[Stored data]
◇ ◇ ◇ ◇

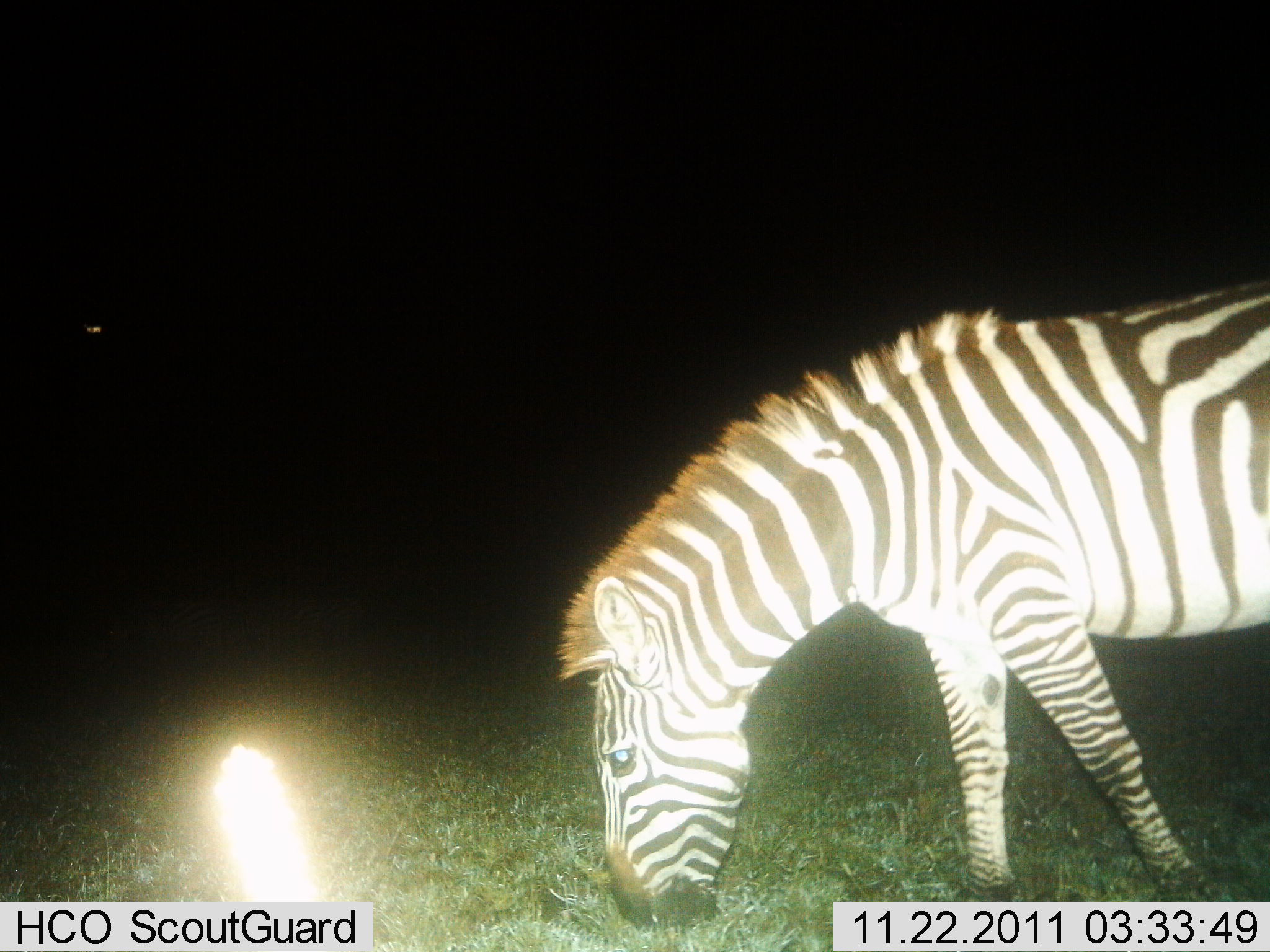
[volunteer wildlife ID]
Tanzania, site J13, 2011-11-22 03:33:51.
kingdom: Animalia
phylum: Chordata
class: Mammalia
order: Perissodactyla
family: Equidae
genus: Equus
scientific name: Equus quagga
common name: plains zebra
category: zebra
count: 1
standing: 18%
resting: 0%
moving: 9%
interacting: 0%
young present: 0%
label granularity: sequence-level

◇ ◇ ◇ ◇

Write out again every line above exactly as given; the pictures do not belong in the copy.

Solved problem
[volunteer wildlife ID]
Tanzania, site J13, 2011-11-22 03:33:51.
kingdom: Animalia
phylum: Chordata
class: Mammalia
order: Perissodactyla
family: Equidae
genus: Equus
scientific name: Equus quagga
common name: plains zebra
category: zebra
count: 1
standing: 18%
resting: 0%
moving: 9%
interacting: 0%
young present: 0%
label granularity: sequence-level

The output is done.